L’Afrique du Sud a lancé une enquête interne après la participation de l’Iran à des exercices navals des pays BRICS, organisés la semaine dernière dans ses eaux territoriales. Selon plusieurs médias locaux, cette participation aurait eu lieu malgré des réserves exprimées par le président Cyril Ramaphosa. Voire contre ses instructions.
Les manœuvres, baptisées Will for Peace 2026, se sont déroulées du 9 au 16 janvier près de Simon’s Town, où se trouve l’une des principales bases navales du pays. En effet, plusieurs marines y ont pris part.
Des exercices présentés comme sécuritaires
Pretoria, capital de l’afrique du sud, affirme que ces exercices visaient avant tout à renforcer la sécurité maritime. Ainsi que la coopération internationale. La Chine a dirigé les entraînements, qui incluaient des opérations de sauvetage, des manœuvres tactiques et des échanges techniques entre les forces participantes. Un format classique pour ce genre de manœuvres. Les autorités sud-africaines soulignent que ces exercices avaient été planifiés bien avant les tensions actuelles entre certains membres des BRICS et les États-Unis.
La colère de Washington
La présence de l’Iran a cependant provoqué une réaction immédiate de Washington qui s’est montré très ferme. Les États-Unis reprochent à Pretoria d’avoir accueilli la marine iranienne alors que Téhéran faisait face à une vague de manifestations internes violemment réprimées. Ce qui a été jugé comme un contexte totalement inacceptable.
Selon la presse sud-africaine, Washington avait averti Cyril Ramaphosa que cette participation nuirait à l’image du pays. Un avertissement clair. Le président aurait ensuite demandé l’exclusion de l’Iran le 9 janvier. Mais c’était trop tard, les navires iraniens déjà déployés ont poursuivi leur participation aux exercices. La polémique était lancée.

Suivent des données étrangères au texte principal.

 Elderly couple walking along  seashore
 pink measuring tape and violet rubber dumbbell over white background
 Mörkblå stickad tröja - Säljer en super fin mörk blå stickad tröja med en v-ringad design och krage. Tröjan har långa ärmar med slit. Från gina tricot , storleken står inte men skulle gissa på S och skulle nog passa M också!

Des tensions politiques internes
L’affaire a également provoqué des remous au sein du gouvernement sud-africain et dans la coalition au pouvoir.
Des responsables politiques ont accusé le ministère de la Défense d’avoir agi sans contrôle politique. Face à la controverse, le gouvernement a annoncé la création d’une commission d’enquête. L’objectif est clair: faire le point sur toute cette histoire. Cette commission doit déterminer si les instructions présidentielles ont été ignorées ou mal appliquées. Un rapport est attendu prochainement.
L’incident intervient dans un contexte de relations tendues entre Washington et plusieurs membres des BRICS. La Chine et la Russie restent en confrontation avec les États-Unis tout comme l’Iran. De son coté, l’Inde, pourtant présidente du groupe, a choisi de ne pas participer aux manœuvres. Ce qui se voit se voit être interprété comme un signal fort. Pour Pretoria, l’épisode illustre un équilibre fragile, entre non-alignement affiché et pressions occidentales.